## SOURCE TEXT
--*--

1. Field Of The Invention
The present invention relates generally to high-frequency band-pass filter apparatus and methods of fabricating such filters and, more particularly, to non-TEM-mode interdigital band-pass filters and methods of fabricating such filters.
2. Prior Art
In high-frequency communication systems, the band-pass filter is a necessary, and often essential, element. A well-known example of the band-pass filter is the wave guide filter. As is well known, signal propagation through the wave guide band-pass filter is in the non-TEM mode. The physical dimensions of the filter can be realized according to known techniques. The verb "realize" as used herein means the ability to calculate the physical dimensions of the filter from a desired electrical response so that the actual electrical response produced by the filter incorporating the calculated physical dimensions closely approximates the desired electrical response.
The wave guide band-pass filter, while achieving the desired electrical response, has several major practical disadvantages. Because the wave guide band-pass filter must always be a three-dimensional structure, it is physically difficult to construct and adjust for optimum performance and is very expensive to manufacture. Moreover, the wave guide band-pass filter using an air dielectric is very large, even at super high frequencies (SHF). For example, a wave guide band-pass filter with a center frequency f.sub.o of 1 gigahertz (GHz) typically occupies a volume of at least 6".times.6".times.36".
Another well-known form of the band-pass filter is the transverse electromagnetic (TEM) mode filter. One group of TEM-mode band-pass filters uses interdigital resonators disposed between first and second ground planes, and are referred to herein as TEM-mode interdigital band-pass filters. Examples of TEM-mode interdigital band-pass filters are shown in U.S. Pat. Nos. 3,327,255, Bolljahn, et al.; 3,348,173, Matthaei, et al.; and 4,020,428, Friend, et al. A basic reference is D. D. Grieg and H. F. Englemann, "Microstrip--A New Transmission Technique for the Kilomegacycle Range," Proc. I.R.E., Volume 40, December 1952, pages 1644-1650.
FIGS. 1 and 2 show two views of the TEM-mode interdigital band-pass filter. FIG. 1 is a top plan view of the filter with the top ground plane removed, whereas FIG. 2 is a side perspective view of the filter. As is taught by the Bolljahn, et al. patent, a TEM-mode interdigital band-pass filter having n filter sections (where n is a positive integer) requires n+2 interdigital resonators. As shown in FIGS. 1 and 2, each interdigital resonator a.sub.i (where i goes from 1 to n+2) is rectangular in shape and has a length of dimension e and a width of dimension c.sub.i. Each resonator a.sub.i has a very small depth and is typically made of electrically conductive foil. This form for resonators a.sub.i is called stripline, sandwich-line, and sometimes microstrip. However, it should be noted that the depth of each resonator a.sub.i can be increased so that each resonator a.sub.i is in the form of a cylinder, bar, etc.

--*--

## WHAT THIS EXERCISE ASKS
1. List every U.S. patent number cited in the passage on band-pass filters, each with the inventor names given for it.
2. Proceed with the passage on band-pass filters, picking up right after its final sentence.

Excerpts from a spatial dataset
--*--

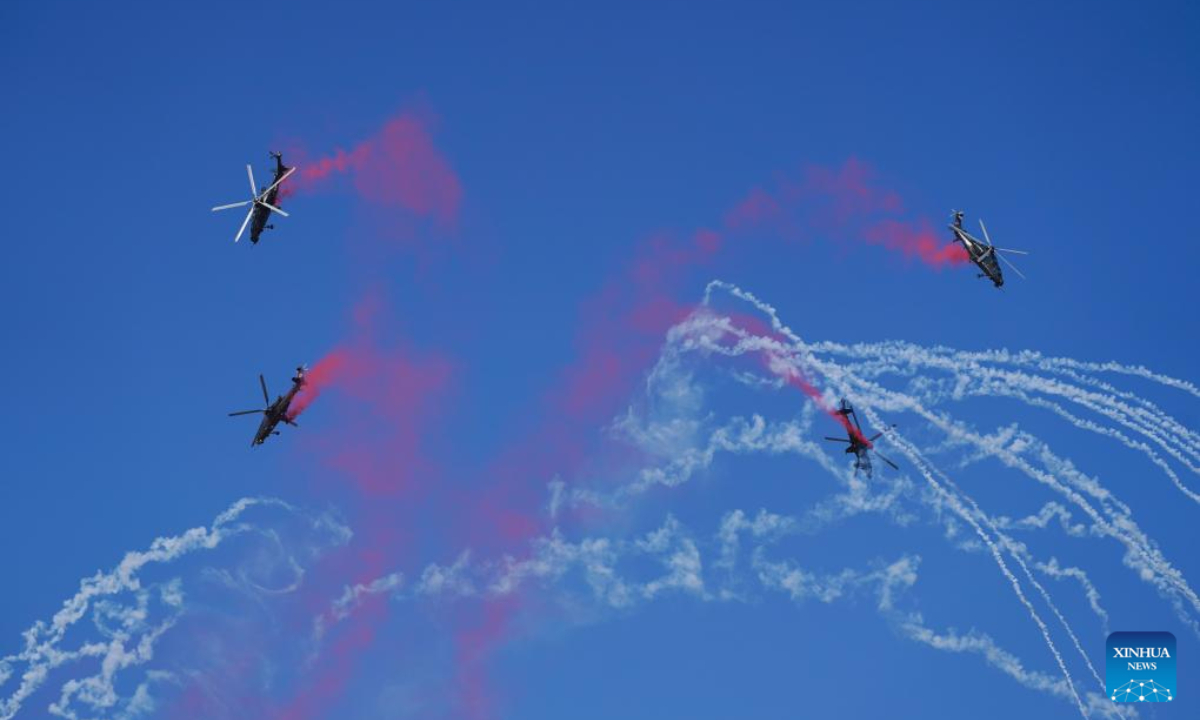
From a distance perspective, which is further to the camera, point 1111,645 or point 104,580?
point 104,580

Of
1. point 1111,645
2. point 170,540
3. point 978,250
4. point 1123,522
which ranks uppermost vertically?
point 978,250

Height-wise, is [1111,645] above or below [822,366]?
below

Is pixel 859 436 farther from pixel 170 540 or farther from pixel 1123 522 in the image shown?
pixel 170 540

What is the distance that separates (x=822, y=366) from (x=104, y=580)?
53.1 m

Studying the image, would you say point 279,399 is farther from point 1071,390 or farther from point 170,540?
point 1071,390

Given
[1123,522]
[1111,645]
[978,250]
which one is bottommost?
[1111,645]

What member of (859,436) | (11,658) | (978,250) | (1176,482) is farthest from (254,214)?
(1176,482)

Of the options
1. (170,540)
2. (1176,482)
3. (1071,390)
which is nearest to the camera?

--*--

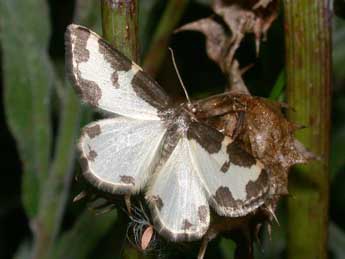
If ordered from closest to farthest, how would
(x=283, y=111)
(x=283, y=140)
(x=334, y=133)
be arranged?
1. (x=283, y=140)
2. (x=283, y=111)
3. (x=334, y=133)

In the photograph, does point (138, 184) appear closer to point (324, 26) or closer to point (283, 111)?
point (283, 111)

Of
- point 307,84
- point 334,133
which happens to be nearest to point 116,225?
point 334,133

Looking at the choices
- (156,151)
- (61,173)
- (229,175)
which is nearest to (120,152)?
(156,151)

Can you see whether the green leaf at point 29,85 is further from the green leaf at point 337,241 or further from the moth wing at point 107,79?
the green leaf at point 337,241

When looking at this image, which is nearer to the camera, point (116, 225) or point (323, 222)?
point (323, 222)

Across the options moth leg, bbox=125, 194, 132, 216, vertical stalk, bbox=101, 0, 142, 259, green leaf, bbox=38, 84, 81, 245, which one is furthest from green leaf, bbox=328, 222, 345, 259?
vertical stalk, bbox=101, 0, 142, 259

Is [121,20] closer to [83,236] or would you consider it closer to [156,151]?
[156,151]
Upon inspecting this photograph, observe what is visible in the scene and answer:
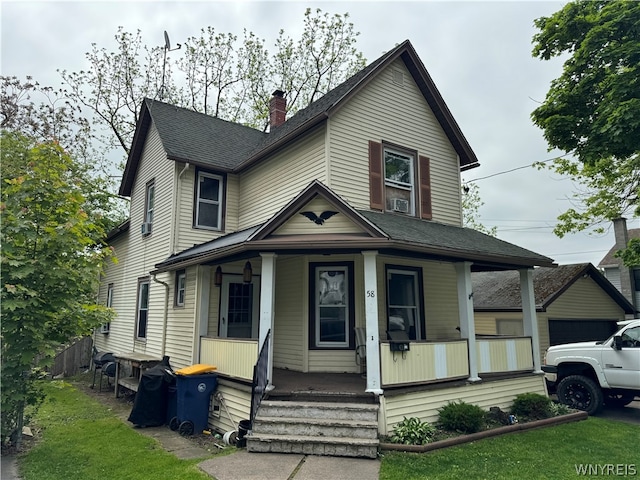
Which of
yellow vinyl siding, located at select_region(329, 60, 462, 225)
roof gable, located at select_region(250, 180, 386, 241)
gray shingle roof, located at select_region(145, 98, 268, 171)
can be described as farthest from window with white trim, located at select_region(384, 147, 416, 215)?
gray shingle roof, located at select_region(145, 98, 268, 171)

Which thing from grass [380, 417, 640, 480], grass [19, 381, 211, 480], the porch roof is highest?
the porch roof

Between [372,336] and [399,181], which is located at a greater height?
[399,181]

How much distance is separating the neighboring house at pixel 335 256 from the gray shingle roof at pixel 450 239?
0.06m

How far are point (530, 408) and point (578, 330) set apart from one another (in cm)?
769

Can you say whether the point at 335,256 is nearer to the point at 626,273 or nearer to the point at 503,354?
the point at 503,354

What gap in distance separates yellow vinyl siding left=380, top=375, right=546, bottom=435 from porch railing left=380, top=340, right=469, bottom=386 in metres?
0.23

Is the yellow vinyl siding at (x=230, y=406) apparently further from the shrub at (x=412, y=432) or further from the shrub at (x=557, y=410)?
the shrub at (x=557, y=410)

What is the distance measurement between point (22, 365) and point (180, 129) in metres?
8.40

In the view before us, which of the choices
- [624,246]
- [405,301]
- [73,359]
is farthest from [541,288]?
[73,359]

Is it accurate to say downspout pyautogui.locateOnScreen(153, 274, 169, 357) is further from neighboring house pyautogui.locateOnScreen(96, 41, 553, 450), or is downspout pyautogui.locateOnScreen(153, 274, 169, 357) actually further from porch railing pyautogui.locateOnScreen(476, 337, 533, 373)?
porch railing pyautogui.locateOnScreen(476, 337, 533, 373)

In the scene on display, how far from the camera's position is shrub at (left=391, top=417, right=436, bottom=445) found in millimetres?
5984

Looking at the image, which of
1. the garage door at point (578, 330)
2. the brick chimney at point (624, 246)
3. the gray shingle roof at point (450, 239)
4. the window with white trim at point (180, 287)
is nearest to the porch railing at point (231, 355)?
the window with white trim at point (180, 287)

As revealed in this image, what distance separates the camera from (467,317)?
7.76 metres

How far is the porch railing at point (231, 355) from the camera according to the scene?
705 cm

--*--

## OUTPUTS BY TASK
1.
- 3,327,255: Bolljahn, et al.
- 3,348,173: Matthaei, et al.
- 4,020,428: Friend, et al.

2.
Resonators a.sub.i are arranged in parallel so that they define a plane. The space separating each pair of adjacent resonators a.sub.i, a.sub.i+1 is of dimension d.sub.i,i+1. The left-most resonator a.sub.1 is the input resonator, and the right-most resonator a.sub.n+2 is the output resonator. Because the TEM-mode interdigital band-pass filter is electrically reciprocal, the input could be resonator a.sub.n+2 and the output could be resonator a.sub.1. Each resonator a.sub.i has one grounded end which is opposite to the grounded end of the adjacent resonators a.sub.i-1, a.sub.i+1. This sequence of electrical connection accounts for the use of the term interdigital in the art to describe this group of filters.
Each resonator a.sub.i has an electrical length approximately equal to one quarter wavelength (hereinafter, .lambda./4) of the center frequency f.sub.o of the passband of the filter. A first electrical ground plane 13 is provided a distance b above the plane defined by the resonators a.sub.i, and a second electrical ground plane 15 is provided a distance b below the defined plane. A dielectric 12 is provided between ground planes 13, 15. Typically, electrical side planes (not shown) are provided on either side of ground planes 13, 15 to provide the interdigital electrical connection as well as support to resonators a.sub.i.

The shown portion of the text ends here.